As the year draws to a close and the pace begins to slow, the holiday season offers a welcome moment to pause, reflect, and read. To mark the occasion, colleagues from across responsAbility have shared a selection of books that have inspired them, challenged their thinking, or offered fresh perspectives on the themes we care about most. We hope these recommendations spark curiosity and provide an inspiring reading experience this holiday season.
Africa is not a country by Dipo Faloyin
Topic: Emerging markets Recommended by: Rachel Dale, Event & Marketing Manager at responsAbility
Africa Is Not A Country is a bright and insightful portrait of modern Africa that pushes back against harmful stereotypes to tell a more comprehensive story. So often Africa is depicted simplistically as an arid red landscape of famines and safaris, uniquely plagued by poverty and strife.
With wit and clarity, Dipo Faloyin offers a much-needed corrective. He examines each country's colonial histories, and explores a wide range of subjects, from chronicling urban life in Lagos and the lively West African rivalry over who makes the best Jollof rice, to the story of democracy in seven dictatorships and the dangers of stereotypes in popular culture.
By turns intimate and political, the book brings Africa’s diversity into sharp focus, celebrating the energy and fabric of its different cultures and communities in a way that has never been done before.
Juice by Tim Winton
Topic: Climate Recommended by: Harriet Jackson, Co-Team Head of Sustainable Food Debt Africa at responsAbility
An awkward read on an airplane, Juice offers a stark glimpse into a society shaped by climate catastrophe.

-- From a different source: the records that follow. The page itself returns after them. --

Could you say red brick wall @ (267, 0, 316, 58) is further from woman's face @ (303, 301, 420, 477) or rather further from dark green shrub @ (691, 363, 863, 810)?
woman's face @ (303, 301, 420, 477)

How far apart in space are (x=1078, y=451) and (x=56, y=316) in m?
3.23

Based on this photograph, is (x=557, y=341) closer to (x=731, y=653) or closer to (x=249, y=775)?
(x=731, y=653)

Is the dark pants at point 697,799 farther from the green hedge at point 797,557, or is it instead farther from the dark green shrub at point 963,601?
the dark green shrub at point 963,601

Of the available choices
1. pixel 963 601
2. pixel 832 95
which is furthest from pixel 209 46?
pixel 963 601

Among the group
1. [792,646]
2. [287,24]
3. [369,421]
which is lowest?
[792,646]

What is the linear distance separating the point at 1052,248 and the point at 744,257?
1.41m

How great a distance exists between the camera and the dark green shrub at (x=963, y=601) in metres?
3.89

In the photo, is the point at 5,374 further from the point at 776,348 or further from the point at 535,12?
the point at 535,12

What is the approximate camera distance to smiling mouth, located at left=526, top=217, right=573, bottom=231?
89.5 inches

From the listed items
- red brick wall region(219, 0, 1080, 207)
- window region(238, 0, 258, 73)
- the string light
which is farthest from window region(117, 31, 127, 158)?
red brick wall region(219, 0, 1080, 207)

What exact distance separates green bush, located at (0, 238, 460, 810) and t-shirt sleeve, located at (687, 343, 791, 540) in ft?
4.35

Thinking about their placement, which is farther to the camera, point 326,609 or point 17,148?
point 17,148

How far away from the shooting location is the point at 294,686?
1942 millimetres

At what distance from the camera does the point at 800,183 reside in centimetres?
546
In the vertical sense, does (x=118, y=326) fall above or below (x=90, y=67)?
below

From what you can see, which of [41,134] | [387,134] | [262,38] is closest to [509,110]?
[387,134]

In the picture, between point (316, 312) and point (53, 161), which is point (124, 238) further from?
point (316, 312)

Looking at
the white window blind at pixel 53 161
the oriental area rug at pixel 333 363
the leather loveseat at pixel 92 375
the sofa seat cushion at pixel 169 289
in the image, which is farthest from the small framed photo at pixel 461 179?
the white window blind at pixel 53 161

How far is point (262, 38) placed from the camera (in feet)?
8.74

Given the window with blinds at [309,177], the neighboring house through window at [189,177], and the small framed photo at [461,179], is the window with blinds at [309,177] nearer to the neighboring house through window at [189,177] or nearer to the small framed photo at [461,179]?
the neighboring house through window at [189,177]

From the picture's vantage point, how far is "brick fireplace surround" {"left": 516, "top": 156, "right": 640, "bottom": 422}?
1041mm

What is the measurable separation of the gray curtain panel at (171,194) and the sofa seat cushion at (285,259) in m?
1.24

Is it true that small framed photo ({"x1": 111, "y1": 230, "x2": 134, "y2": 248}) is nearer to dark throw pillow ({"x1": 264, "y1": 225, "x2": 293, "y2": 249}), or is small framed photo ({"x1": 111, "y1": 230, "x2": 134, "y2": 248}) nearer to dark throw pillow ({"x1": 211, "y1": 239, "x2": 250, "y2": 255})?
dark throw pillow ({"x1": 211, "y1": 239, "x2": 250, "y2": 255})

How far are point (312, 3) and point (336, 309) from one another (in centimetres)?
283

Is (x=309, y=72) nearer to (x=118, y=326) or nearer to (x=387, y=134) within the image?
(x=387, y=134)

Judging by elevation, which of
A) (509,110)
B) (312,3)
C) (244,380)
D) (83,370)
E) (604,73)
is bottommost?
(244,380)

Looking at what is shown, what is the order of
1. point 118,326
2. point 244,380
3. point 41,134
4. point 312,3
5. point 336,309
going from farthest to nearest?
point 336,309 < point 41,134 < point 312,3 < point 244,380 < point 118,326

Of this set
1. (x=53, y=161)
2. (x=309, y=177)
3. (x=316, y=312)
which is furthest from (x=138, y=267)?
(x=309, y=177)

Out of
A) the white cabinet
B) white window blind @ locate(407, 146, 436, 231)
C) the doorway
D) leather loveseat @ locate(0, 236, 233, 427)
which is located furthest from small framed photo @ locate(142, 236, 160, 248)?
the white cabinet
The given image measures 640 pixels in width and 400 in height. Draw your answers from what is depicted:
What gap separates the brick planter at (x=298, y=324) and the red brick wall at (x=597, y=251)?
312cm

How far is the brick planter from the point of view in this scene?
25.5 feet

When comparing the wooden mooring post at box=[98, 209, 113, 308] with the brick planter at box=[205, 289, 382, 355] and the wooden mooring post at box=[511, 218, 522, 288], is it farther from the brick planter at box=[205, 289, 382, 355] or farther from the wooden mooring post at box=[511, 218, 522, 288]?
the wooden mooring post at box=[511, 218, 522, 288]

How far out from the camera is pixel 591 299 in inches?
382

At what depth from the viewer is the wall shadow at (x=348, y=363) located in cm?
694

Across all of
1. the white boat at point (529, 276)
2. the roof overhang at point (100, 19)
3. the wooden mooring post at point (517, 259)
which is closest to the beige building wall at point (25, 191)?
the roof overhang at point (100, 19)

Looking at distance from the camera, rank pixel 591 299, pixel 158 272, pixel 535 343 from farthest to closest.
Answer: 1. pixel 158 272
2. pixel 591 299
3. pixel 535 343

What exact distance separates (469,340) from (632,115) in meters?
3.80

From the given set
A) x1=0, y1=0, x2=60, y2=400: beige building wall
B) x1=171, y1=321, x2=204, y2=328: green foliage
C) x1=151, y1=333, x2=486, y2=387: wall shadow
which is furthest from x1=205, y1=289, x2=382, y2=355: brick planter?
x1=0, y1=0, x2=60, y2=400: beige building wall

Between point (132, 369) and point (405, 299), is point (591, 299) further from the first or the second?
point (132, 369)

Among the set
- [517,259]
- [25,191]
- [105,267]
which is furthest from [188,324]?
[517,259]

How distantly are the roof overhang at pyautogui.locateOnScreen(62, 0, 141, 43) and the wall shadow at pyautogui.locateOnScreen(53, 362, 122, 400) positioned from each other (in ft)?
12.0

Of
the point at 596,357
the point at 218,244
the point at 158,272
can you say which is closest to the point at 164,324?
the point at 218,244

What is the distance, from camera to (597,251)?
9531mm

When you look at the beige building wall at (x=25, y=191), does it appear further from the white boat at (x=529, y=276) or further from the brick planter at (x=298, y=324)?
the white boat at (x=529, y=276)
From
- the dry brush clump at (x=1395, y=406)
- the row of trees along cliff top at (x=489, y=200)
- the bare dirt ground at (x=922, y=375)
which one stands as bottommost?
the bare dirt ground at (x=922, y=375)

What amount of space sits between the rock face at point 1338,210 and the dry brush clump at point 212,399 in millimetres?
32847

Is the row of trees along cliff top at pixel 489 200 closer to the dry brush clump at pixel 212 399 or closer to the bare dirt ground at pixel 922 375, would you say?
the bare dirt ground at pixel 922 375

People grow their own food and live underground for several months of the year to avoid extreme heat, while a group of covert eco-terrorists carries out ethically questionable missions targeting the descendants of former fossil fuel industry leaders.
Bleak and unsettling, the novel underscores the urgency of climate action by confronting readers with the stark consequences of inaction. The Economist calls it “a riveting tale of the risks of surrendering privacy for convenience.”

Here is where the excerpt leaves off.